Description of the task
Copy the caption lines from these records word for word, leaving out the pictures.

Provided material
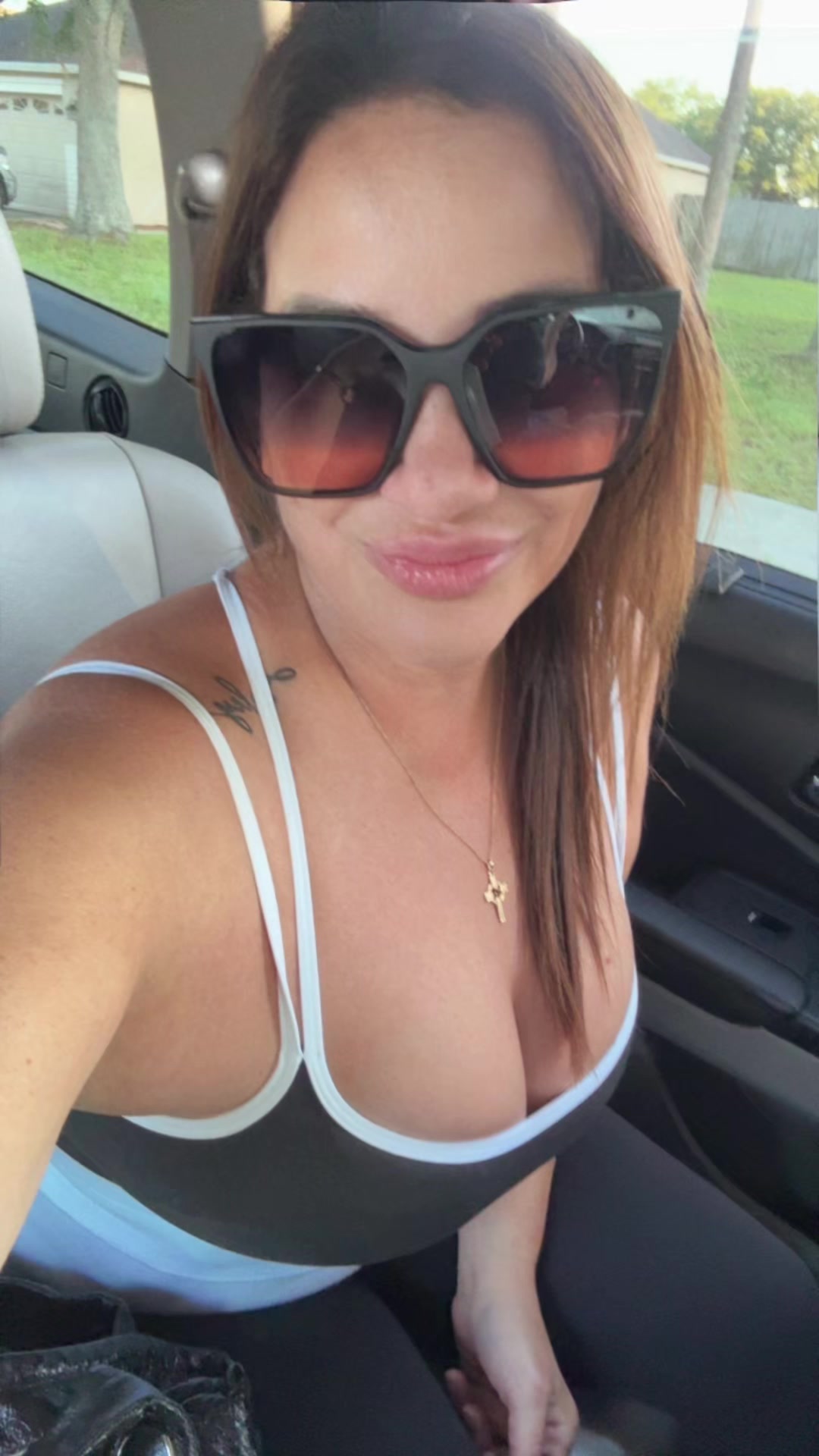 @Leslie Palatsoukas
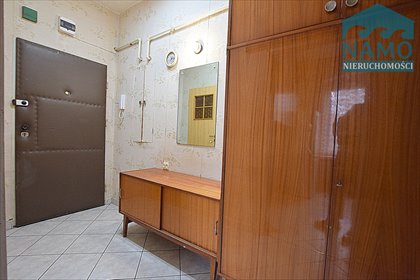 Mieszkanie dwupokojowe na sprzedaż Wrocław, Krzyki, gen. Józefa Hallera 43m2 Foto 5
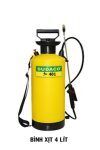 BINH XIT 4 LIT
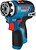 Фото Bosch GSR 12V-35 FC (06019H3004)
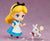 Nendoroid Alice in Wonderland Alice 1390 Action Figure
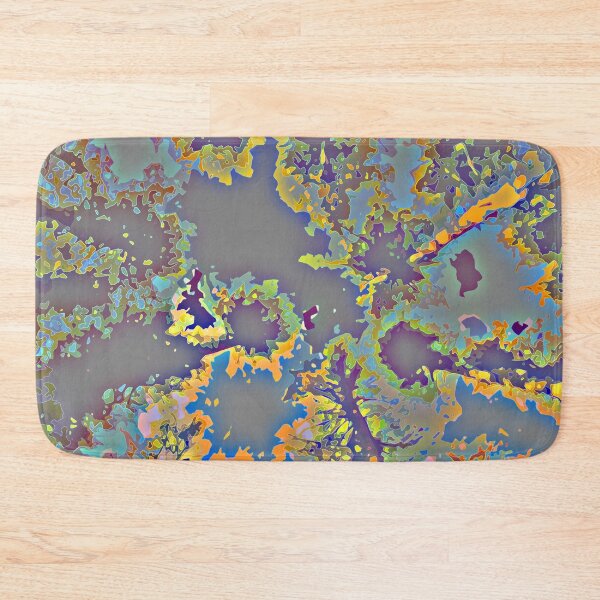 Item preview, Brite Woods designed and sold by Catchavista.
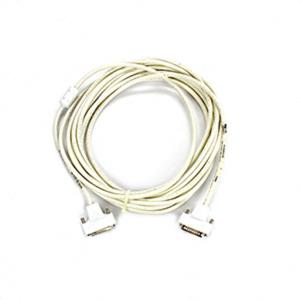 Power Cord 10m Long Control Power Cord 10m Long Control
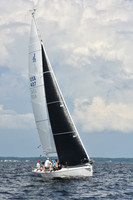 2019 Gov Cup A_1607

Answer space
 @Leslie Palatsoukas
 Mieszkanie dwupokojowe na sprzedaż Wrocław, Krzyki, gen. Józefa Hallera 43m2 Foto 5
 BINH XIT 4 LIT
 Фото Bosch GSR 12V-35 FC (06019H3004)
 Nendoroid Alice in Wonderland Alice 1390 Action Figure
 Item preview, Brite Woods designed and sold by Catchavista.
 Power Cord 10m Long Control Power Cord 10m Long Control
 2019 Gov Cup A_1607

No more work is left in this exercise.